You arrive at a meeting with your adviser to be presented with a leather bound report with gold lettering on the cover. This looks impressive and you know that you may be required to pay a few thousand pounds for the advice contained in this document. On the other hand you may simply have received a very thin report or just a letter. How can you judge the value of the advice? In this article I will try and highlight some of the points upon which you need to concentrate.

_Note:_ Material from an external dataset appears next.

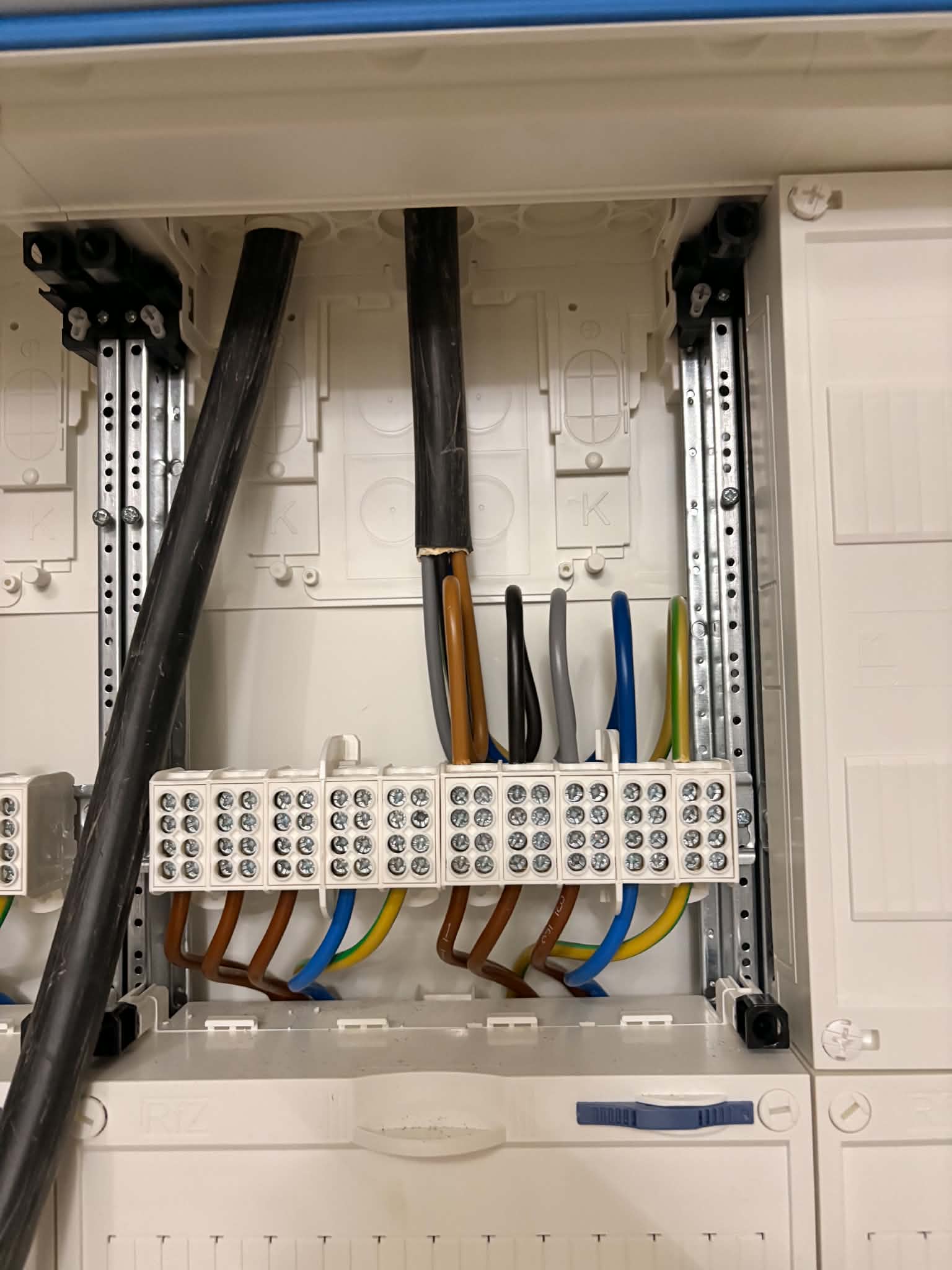 Klemmleiste mit ordentlicher Verdrahtung von ELT.MTN Elektrotechnik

  • You need to establish that the adviser has based the report on accurate information. Please re-read the section which deals with the facts he has ascertained. Are they correct? ,if not you need to correct them. A good adviser will have written the facts in his own words not simply repeated the information you gave him
  • Do you think that the report reveals that the adviser really “understands” you, for example if you are a person who likes detail has this been provided. Or alternatively if you are more creative has the adviser taken time to try and explain the report in a way which you will understand
  • You are paying for a report which is about you. Some firms rely heavily on standard paragraphs. This may be perfectly acceptable as a means of explaining some technical facts but a report with too many standard paragraphs is possibly not worth a huge amount of money.
  • Have a look closely at the wording. For compliance purposes it is necessary for advisers to explain risk and disadvantages as well as the advantages of certain products but look closely to see if any attempt has been made to make complicated facts clear. As the client you deserve to understand the products and the advice you are being given. If it is not clear in the report you will need to ask the adviser to explain these matters to you at the meeting and do not proceed if you do not understand the investment. No adviser should ever recommend a product which he himself does not understand.

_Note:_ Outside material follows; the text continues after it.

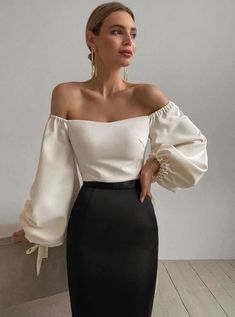 Elegant White Tops For Club, Elegant White Club Top, Chic White Tops For Club, Chic White Club Tops, Solid Color Off-shoulder Top For Party, Solid Off-shoulder Party Tops, Chic White Top For Club, Solid Off-shoulder Tops For Party, White Crop Top For Club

  • In the report the adviser will have recommended certain funds which are suitable for your attitude to risk. Make sure that the report explains why they are suitable, not simply that they are suitable. When you have a meeting with your adviser he should be prepared to substantiate his choice of funds. Similarly if the adviser is outsourcing the investment management to someone else you need to ask many probing questions as to why this company is considered to be suitable. Making sure that you are happy about the investment advice is very important at this stage.

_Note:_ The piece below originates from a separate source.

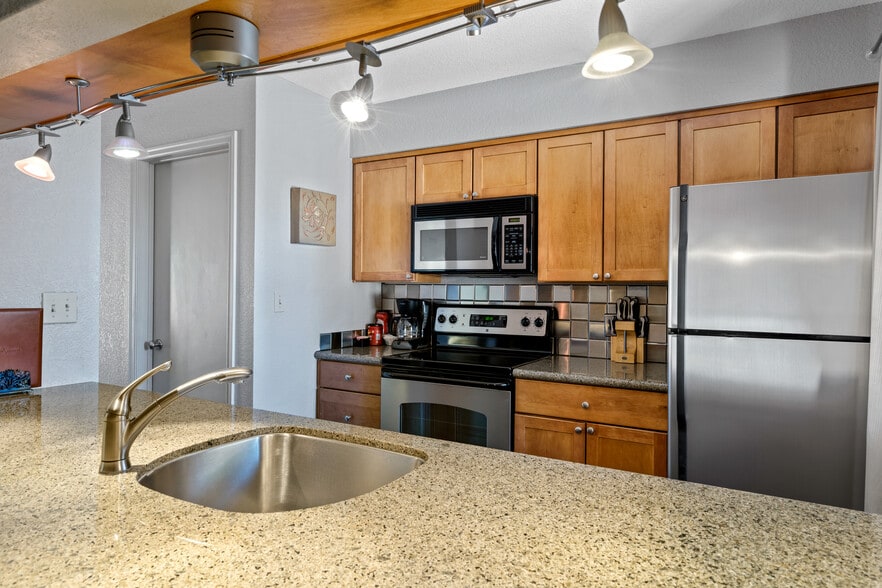 More Photos Of 100 Canyon Circle Dr, Sedona Apartments For Sale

  • The most important question to ask of the report is “Does the advice solve my financial problem or give me a long term financial plan or whatever it was which caused you to seek the advice in the first place. If it does not it is not a good report. If the adviser has to “persuade” you that it solves your problem it is not a good report.
  • If there are matters in the report which are not correct or do not suit your needs, get them corrected before you pay for the report and before you proceed with any investments. It is this report which is the basis of the advice and it is imperative to get it right at the start.